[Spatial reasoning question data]
* Start *

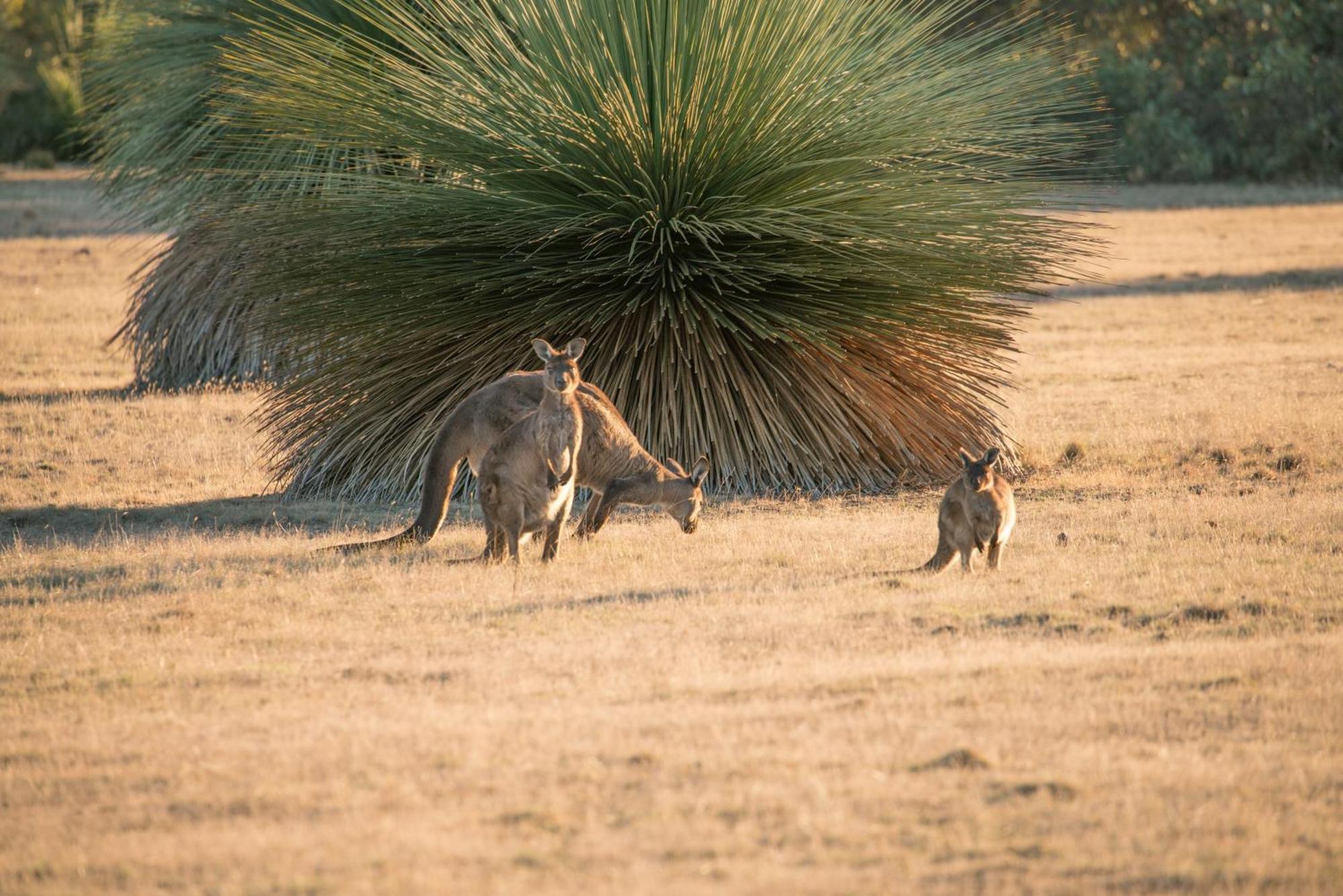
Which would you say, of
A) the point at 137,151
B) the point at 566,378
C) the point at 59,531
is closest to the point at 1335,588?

* End *

Could you rewrite the records, substituting "the spot at" for every instance of "the point at" and changing nothing else? Leave the pictures out of your answer.

(The output)
Which would you say, of
A) the spot at 137,151
B) the spot at 566,378
C) the spot at 59,531
is closest to the spot at 1335,588?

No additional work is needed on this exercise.